Ponzi scheme suspect tries to escape FBI using underwater ‘sea scooter’

Justin Vallejo
·2 min read
A sea scooter like the one used in the attempted escape (YouTube / Yamaha)
A sea scooter like the one used in the attempted escape (YouTube / Yamaha)

An off-road chase turned into a below waterline pursuit when a suspect fleeing the FBI pulled a "sea scooter" out of his truck and dove beneath the surface of a California lake.

Federal prosecutors said Matthew Piercey, wanted for his role in an alleged $35million Ponzi scheme, made the attempted getaway when agents tried to arrest him near Redding, about 160 miles north of Sacramento, on Monday night.

The 44-year-old led agents on a chase to the shoreline of California's largest reservoir, before grabbing a Yamaha 350i submersible device and disappearing beneath the depths.

"Then, Piercey abandoned his truck near the edge of Lake Shasta, pulled something out of it, and swam into Lake Shasta," federal prosecutors wrote in court documentsm calling Piercey a flight risk.

"Piercey spent some time out of sight underwater where law enforcement could only see bubbles."

The motorized submersible, which is commonly used in combination with scuba diving gear, allowed Mr Piercey to remain beneath the water for more than 25 minutes.
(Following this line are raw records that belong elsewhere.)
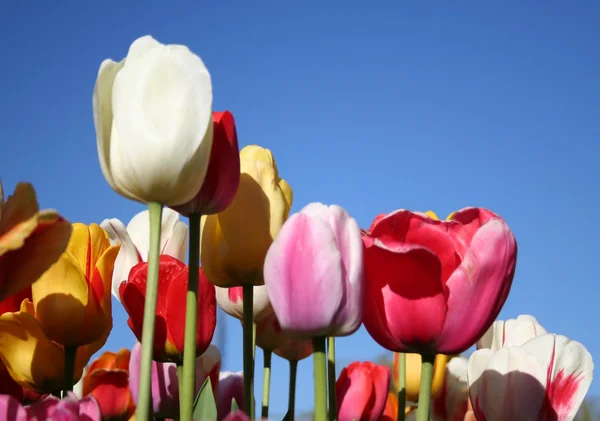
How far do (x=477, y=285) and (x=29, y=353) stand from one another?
1.89ft

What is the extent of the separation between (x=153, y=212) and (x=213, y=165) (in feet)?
0.38

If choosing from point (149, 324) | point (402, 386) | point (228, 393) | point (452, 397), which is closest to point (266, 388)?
point (228, 393)

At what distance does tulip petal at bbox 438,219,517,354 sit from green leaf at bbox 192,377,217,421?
250 millimetres

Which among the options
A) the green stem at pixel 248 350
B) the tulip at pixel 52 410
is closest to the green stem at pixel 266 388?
the green stem at pixel 248 350

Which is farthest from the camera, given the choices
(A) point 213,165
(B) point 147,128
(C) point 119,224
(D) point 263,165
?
(C) point 119,224

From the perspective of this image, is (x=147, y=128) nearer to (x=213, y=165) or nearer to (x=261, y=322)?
(x=213, y=165)

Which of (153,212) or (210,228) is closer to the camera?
(153,212)

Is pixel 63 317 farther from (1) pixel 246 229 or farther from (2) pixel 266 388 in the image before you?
(2) pixel 266 388

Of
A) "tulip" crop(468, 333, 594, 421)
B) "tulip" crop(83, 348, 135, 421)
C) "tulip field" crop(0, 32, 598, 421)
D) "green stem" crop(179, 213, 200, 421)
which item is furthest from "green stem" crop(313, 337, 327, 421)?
"tulip" crop(83, 348, 135, 421)

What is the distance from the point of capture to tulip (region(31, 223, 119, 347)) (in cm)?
96

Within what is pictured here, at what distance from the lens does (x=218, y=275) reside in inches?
39.6

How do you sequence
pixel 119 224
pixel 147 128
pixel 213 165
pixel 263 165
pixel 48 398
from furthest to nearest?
1. pixel 119 224
2. pixel 263 165
3. pixel 213 165
4. pixel 147 128
5. pixel 48 398

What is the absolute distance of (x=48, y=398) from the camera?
661mm

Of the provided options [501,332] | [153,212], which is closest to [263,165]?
[153,212]
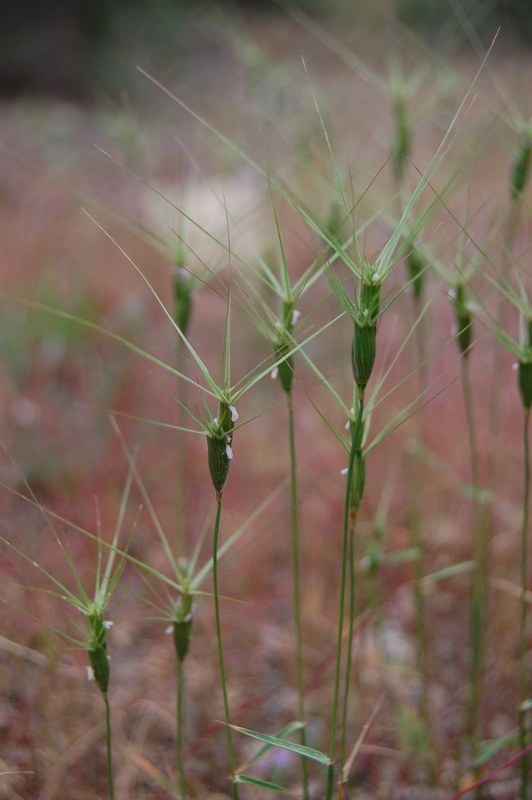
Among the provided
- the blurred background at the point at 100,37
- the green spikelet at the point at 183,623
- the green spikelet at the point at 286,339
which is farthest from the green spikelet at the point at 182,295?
the blurred background at the point at 100,37

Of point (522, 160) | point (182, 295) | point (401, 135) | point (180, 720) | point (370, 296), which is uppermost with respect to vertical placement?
point (401, 135)

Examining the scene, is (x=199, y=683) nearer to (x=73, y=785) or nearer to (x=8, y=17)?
(x=73, y=785)

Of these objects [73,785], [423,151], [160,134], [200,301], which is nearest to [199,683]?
[73,785]

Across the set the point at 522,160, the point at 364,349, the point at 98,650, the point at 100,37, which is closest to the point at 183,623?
the point at 98,650

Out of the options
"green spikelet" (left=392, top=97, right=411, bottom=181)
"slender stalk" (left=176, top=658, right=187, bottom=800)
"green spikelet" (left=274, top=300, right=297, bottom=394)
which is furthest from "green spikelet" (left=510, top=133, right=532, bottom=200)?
"slender stalk" (left=176, top=658, right=187, bottom=800)

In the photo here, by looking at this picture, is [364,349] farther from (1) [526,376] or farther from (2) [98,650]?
(2) [98,650]

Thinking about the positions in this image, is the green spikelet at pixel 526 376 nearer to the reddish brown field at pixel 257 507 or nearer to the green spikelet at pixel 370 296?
the reddish brown field at pixel 257 507

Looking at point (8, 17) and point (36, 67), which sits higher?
point (8, 17)

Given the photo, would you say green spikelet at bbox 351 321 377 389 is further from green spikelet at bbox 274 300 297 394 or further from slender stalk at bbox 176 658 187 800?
slender stalk at bbox 176 658 187 800

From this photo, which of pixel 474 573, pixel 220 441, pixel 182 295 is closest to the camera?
pixel 220 441
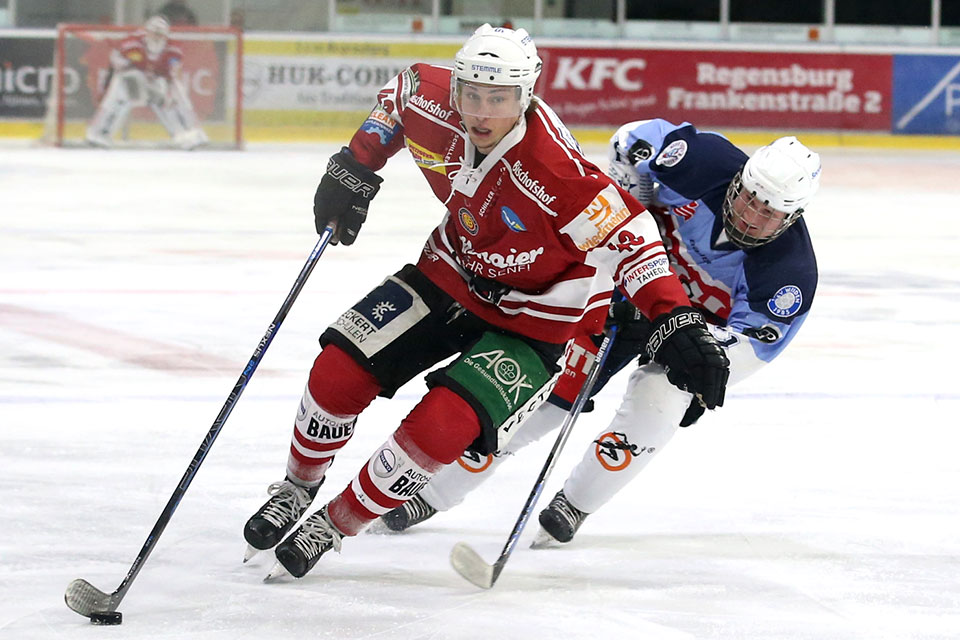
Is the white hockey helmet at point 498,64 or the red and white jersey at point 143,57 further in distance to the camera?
the red and white jersey at point 143,57

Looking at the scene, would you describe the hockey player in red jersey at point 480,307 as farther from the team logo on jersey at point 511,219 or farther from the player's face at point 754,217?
the player's face at point 754,217

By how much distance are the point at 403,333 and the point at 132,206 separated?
5794 mm

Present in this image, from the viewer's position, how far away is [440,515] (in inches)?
126

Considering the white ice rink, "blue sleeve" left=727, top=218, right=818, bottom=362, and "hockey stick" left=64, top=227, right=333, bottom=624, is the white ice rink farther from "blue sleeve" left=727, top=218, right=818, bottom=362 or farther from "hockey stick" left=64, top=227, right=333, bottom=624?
"blue sleeve" left=727, top=218, right=818, bottom=362

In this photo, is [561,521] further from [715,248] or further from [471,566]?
[715,248]

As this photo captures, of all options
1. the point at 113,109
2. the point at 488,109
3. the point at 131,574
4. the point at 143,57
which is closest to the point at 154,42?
the point at 143,57

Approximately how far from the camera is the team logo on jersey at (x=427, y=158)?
287 centimetres

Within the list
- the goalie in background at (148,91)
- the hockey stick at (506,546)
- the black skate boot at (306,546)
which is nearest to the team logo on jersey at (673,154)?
the hockey stick at (506,546)

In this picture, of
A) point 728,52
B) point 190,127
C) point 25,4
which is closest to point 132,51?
point 190,127

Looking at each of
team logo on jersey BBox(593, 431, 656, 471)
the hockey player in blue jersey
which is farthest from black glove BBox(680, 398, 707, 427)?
team logo on jersey BBox(593, 431, 656, 471)

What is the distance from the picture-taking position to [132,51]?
11.5 meters

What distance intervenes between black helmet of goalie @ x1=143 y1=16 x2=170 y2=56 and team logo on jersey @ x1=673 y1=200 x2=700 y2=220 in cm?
893

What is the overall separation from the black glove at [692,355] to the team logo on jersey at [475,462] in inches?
22.5

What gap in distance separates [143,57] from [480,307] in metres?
9.28
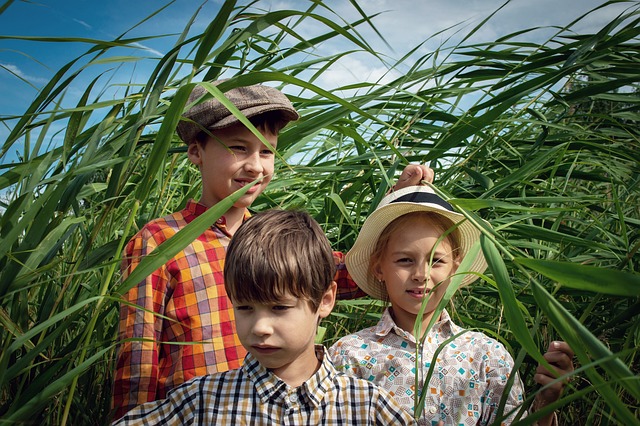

It can travel around 4 miles per hour at depths of 1,100 feet, according to the sea scooter's specifications.

But with nowhere to escape in the reservoir, investigators arrested him when came up to the surface.

He was arrested after he was cleared of hypothermia and his wife brought a set of dry clothes.

According to the court documents, Mr Piercey and his business partner, Kenneth Winton, 67, ran a Ponzi scheme from 2015 that collected $35m for companies Family Wealth Legacy and Zolla with the promise of guaranteed returns.

The indictment said they returned only $8.8m to investors while the balance went to pay for personal and business expenses, two homes, and a houseboat.

They were suspected of using clients' money in strategies including cryptocurrency mining and had little in the way of liquid assets to repay investors, prosecutors said.

A lawyer for some of the investors, Joshua Kons, said he didn't think the pair knew what they were doing with strategies like cryptocurrency.

"You know, you never know what is going through someone's mind when they're being pursued by the FBI," Mr Kons told CBS Sacramento.

"And we kept investigating, and all of a sudden today, here he is trying to escape into a lake, using a submersible device."

Mr Piercey is facing charges of wire fraud, mail fraud, money laundering and witness tampering. Mr Winton is facing charges of conspiracy to commit wire fraud. They both face 20 years in prison and significant fines if found guilty.

An attorney for Mr Winton, Adam Gasner, told the Sacramento Bee that his client "looks forward to the judicial process shedding light on what actually occurred here".